State Question 780 reclassified simple drug possession and low-level property crimes to misdemeanors, making them punishable by fines or jail days instead of prison time. The premise is to treat addiction as a health condition, allowing people who battle an addiction to be treated like patients instead of prisoners.

"Research shows people who engage in low-level property crime often do so to survive or to feed an addiction," Kris Steele, executive director of The Education and Employment Ministry (TEEM), told The Center Square. "Addressing root causes of anti-social activities reduces criminal activity, increases public safety and creates healthier communities."

State Question 781 builds on that by diverting the funds that would have been used to hold a 780 individual in prison to substance abuse treatment services and mental health care. Steele said even though the state's prison population has decreased from 112% capacity to 88% capacity since 2017, results from 781 funding have not been seen because the legislature has not reinvested the savings.

"Studies by independent bodies have shown anywhere from $10 [million to] $12 million per year in savings accrued as a result of the passage of SQ780," Colleen McCarty, deputy director at Oklahoma Justice Reform, told The Center Square. "The Oklahoma legislature is responsible for making these allocations to the County Community Safety Investment Fund. To date, since 2017, it has not made an allocation."

Instead, lawmakers have directed money to the Oklahoma Department of Mental Health and Substance Abuse Services, citing concerns that counties would not be able to provide adequate services, and ambiguity around how much should be allocated to the Community Safety Investment Fund.

Lack of aid in counties has meant that those who end up in the county jail with mental health or substance abuse issues will be treated by law enforcement rather than receive adequate mental health care.

"The intent of SQ781 is that counties can assess their own needs and means of local control," McCarty said. "If one county has a big meth problem, they should be able to apply funds toward evidence-based treatment for meth addiction. Others may see more prevalent issues with depression and may need to invest in bringing therapists and psychiatrists to their region. The statute was left vague so that the decision-makers on the ground can make the best choices for their populations."

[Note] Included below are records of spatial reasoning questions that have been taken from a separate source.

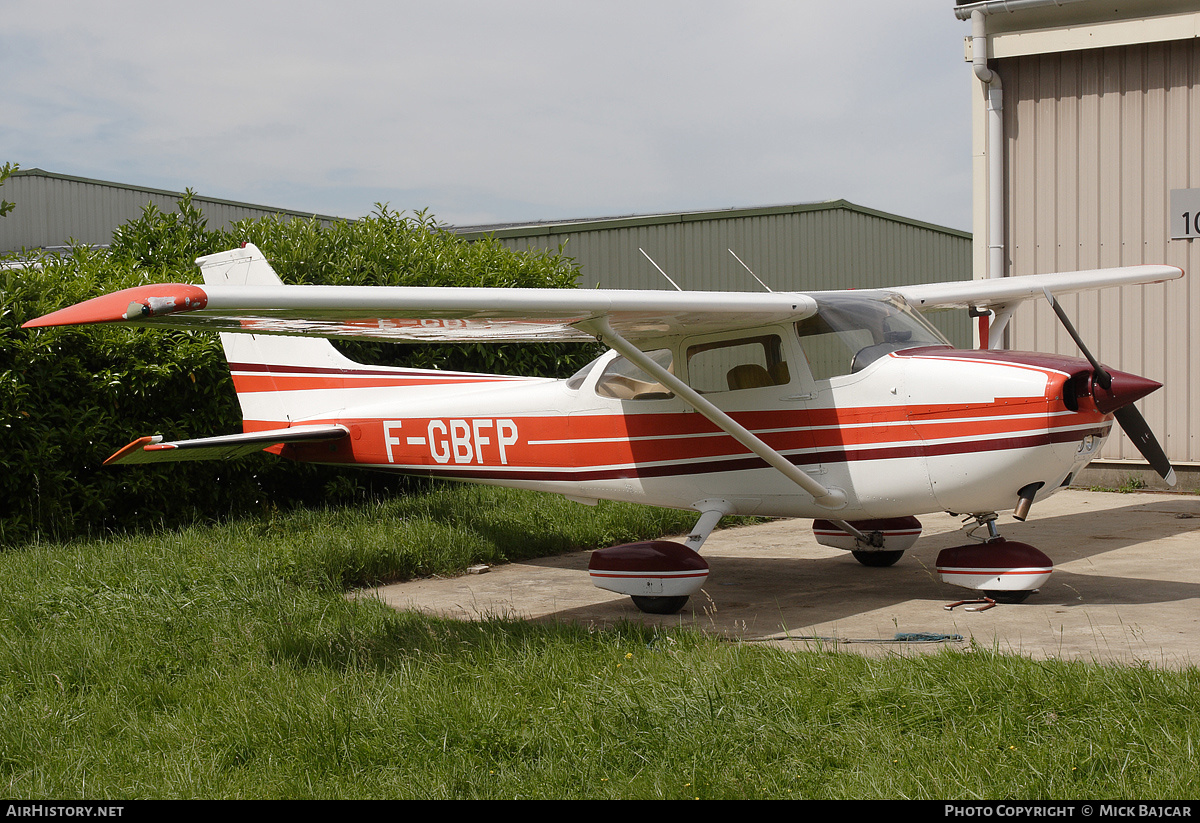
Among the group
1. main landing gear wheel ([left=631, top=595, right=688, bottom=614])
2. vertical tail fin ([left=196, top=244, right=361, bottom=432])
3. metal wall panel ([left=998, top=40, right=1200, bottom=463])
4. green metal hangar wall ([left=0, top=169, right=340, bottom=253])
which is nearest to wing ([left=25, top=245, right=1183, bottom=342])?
main landing gear wheel ([left=631, top=595, right=688, bottom=614])

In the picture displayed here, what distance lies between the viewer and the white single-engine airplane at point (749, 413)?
552 centimetres

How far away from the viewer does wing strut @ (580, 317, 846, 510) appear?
578 cm

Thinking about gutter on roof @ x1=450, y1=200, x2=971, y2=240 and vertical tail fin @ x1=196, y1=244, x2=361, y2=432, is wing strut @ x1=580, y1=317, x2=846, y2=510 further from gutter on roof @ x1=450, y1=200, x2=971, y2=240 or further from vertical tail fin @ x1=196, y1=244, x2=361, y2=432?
gutter on roof @ x1=450, y1=200, x2=971, y2=240

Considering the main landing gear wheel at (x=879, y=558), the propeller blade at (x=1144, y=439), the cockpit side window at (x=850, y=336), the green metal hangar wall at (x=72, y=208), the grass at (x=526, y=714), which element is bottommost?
the main landing gear wheel at (x=879, y=558)

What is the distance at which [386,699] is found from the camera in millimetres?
4273

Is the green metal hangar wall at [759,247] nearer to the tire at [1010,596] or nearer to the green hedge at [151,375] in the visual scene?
the green hedge at [151,375]

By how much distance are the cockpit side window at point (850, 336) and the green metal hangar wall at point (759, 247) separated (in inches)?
329

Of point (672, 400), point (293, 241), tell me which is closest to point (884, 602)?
point (672, 400)

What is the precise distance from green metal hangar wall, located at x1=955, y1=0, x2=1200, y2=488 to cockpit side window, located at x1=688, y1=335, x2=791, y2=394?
239 inches

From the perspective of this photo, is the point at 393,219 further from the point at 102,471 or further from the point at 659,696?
the point at 659,696

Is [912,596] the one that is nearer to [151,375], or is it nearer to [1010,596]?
[1010,596]

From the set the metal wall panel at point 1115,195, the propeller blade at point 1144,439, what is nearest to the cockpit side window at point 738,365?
the propeller blade at point 1144,439

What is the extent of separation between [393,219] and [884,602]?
25.5 feet

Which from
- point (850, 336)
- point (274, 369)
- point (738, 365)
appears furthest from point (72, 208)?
point (850, 336)
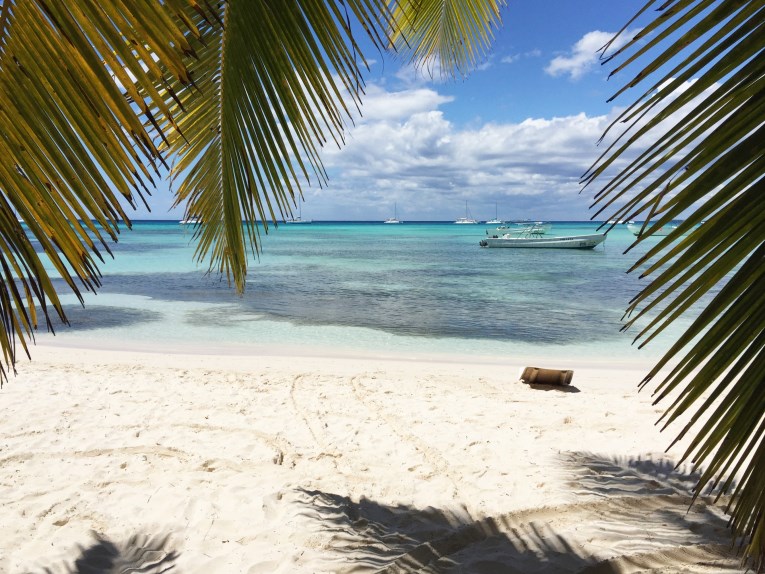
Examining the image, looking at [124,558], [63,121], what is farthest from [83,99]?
[124,558]

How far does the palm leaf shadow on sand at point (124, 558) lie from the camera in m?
3.12

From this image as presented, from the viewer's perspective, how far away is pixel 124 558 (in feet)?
10.7

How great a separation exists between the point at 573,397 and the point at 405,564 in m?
4.40

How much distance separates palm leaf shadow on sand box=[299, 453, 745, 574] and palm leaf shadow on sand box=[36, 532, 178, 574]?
99cm

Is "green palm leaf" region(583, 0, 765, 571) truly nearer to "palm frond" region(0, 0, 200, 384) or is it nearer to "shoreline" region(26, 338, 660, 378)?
"palm frond" region(0, 0, 200, 384)

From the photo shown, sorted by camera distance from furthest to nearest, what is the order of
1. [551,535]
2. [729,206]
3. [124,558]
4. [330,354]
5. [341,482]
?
[330,354] < [341,482] < [551,535] < [124,558] < [729,206]

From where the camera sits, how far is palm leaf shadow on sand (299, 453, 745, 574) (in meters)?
3.21

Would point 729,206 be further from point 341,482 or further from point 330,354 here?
point 330,354

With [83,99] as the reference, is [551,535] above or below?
below

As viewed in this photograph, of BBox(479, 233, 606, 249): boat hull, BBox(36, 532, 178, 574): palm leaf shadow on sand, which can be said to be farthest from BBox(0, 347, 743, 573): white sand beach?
BBox(479, 233, 606, 249): boat hull

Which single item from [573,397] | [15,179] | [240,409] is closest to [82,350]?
[240,409]

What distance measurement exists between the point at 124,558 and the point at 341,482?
65.1 inches

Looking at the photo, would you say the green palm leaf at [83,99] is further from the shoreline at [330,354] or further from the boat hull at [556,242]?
the boat hull at [556,242]

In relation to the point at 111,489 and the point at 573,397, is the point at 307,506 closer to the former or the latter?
the point at 111,489
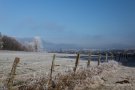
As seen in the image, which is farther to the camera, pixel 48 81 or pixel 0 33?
pixel 0 33

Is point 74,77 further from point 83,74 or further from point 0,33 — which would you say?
point 0,33

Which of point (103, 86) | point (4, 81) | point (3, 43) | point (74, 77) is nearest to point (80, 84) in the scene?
point (74, 77)

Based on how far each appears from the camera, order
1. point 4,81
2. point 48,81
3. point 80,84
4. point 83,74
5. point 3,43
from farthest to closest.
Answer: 1. point 3,43
2. point 83,74
3. point 80,84
4. point 48,81
5. point 4,81

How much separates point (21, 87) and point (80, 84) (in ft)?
16.8

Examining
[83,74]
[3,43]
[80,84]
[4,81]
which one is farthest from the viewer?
[3,43]

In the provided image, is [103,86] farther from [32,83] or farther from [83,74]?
[32,83]

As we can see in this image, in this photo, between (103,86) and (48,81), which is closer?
(48,81)

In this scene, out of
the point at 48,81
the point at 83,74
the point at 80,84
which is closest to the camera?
the point at 48,81

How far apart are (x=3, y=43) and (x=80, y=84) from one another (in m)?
95.6

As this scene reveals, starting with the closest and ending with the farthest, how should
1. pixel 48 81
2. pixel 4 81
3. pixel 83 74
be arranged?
pixel 4 81 → pixel 48 81 → pixel 83 74

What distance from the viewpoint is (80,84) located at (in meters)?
20.6

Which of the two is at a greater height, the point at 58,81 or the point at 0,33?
the point at 0,33

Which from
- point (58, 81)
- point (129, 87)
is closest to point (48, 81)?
point (58, 81)

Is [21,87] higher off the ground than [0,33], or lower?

McCarty said that any and all types of mental health care are needed in the criminal justice system. Many people in the system have Complex-PTSD, childhood trauma, and would benefit from ongoing therapy. Others have serious mental health diagnoses that need ongoing supervision and medications.

"There is a significant need (both inside and outside the correctional system) for increased trauma care, appropriate levels of substance abuse treatment, mental health care, and prosocial activities," Steele said. "The expectation for 781 is for counties to have buy-in and responsibility for establishing their substance abuse services and mental health care priorities. It is my hope the legislature will follow the will of the people and reinvest the savings achieved from 780 and enhance access to treatment and mental health services for all Oklahomans."